ASEAN首脳会議は、ミャンマーからの代表不在で開幕した。ASEANは10月15日の会合で、ミャンマーが4月のASEANとの和平に向けた合意を履行していないとして国軍トップのミン・アウン・フライン総司令官を首脳会議に招請しないとし、代わりに非政治的な代表を招くことを決めた。これに対してミャンマーは、国家元首か閣僚級の人物の出席のみに同意するとしていた。

来年の議長国であるカンボジアのフン・セン首相は「ミャンマーをASEANの枠組みから追放したわけではない。ミャンマーがその権利を放棄したのだ」と述べた。
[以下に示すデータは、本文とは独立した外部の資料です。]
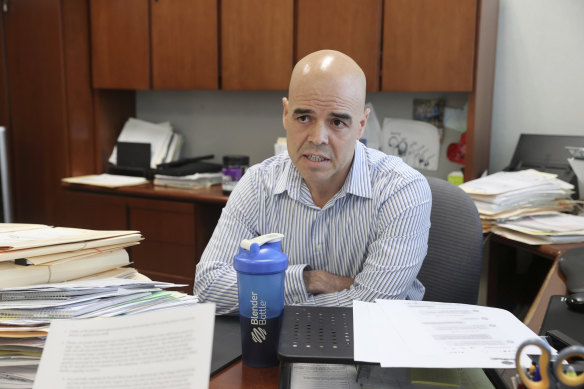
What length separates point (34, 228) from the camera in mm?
1152

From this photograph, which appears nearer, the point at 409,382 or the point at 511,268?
the point at 409,382

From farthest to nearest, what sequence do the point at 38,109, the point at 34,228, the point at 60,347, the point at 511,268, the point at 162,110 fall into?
the point at 162,110
the point at 38,109
the point at 511,268
the point at 34,228
the point at 60,347

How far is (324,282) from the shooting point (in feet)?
4.83

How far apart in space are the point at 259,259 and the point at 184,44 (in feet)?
7.88

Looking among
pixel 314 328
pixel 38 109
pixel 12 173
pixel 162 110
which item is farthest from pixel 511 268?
pixel 12 173

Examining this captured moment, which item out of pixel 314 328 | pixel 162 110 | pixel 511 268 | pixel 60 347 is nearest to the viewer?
pixel 60 347

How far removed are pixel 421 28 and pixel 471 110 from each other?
42 cm

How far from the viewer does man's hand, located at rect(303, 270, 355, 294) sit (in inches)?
57.5

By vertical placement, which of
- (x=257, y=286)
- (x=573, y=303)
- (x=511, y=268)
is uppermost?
(x=257, y=286)

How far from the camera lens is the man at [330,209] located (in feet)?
4.69

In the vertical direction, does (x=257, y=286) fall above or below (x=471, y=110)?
below

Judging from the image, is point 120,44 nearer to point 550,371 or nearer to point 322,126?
point 322,126

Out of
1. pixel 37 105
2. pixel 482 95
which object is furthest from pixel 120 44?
pixel 482 95

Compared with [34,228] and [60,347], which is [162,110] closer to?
[34,228]
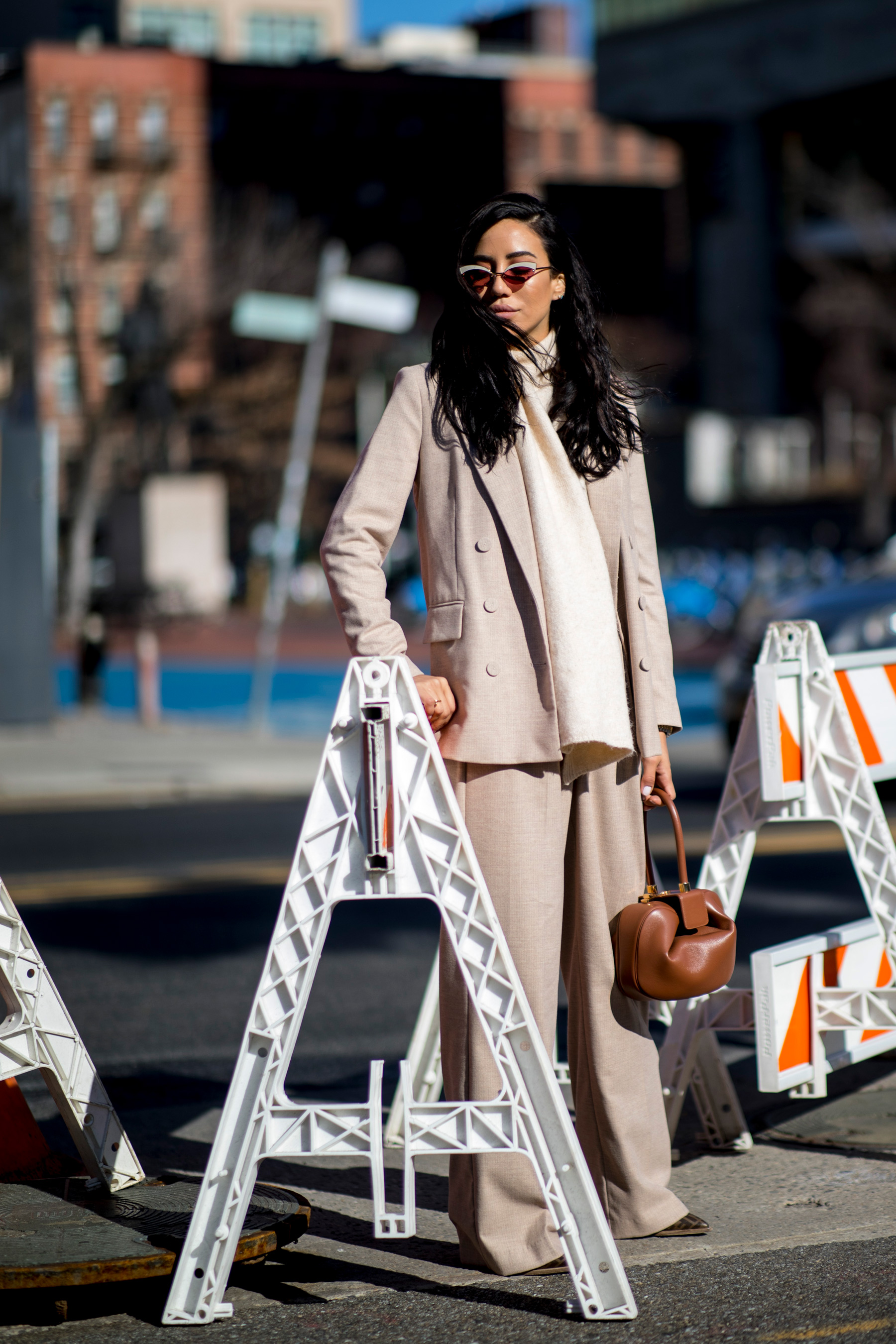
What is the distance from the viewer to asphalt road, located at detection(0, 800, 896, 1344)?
10.6 ft

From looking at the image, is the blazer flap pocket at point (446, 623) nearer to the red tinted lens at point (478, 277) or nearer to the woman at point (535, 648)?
the woman at point (535, 648)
インドネシアのルトノ外相は、ミャンマーのための席が用意されていたが、ミャンマーが出席しないことを選択したと述べた。

ホワイトハウスによると、バイデン氏は首脳会合でミャンマー国内の暴力に「重大な懸念」を表明し、不当に拘束されている人々を解放するよう国軍に求めた。

タイのプラユット首相は、ASEANとの合意事項を履行するようミャンマーに求めた。

ミャンマーは、国家元首か閣僚級の人物の出席が認められなかったため欠席したと説明。外務省が発表した声明は「ASEANに対する抗議を示したり、ASEANをボイコットするつもりはない」としている。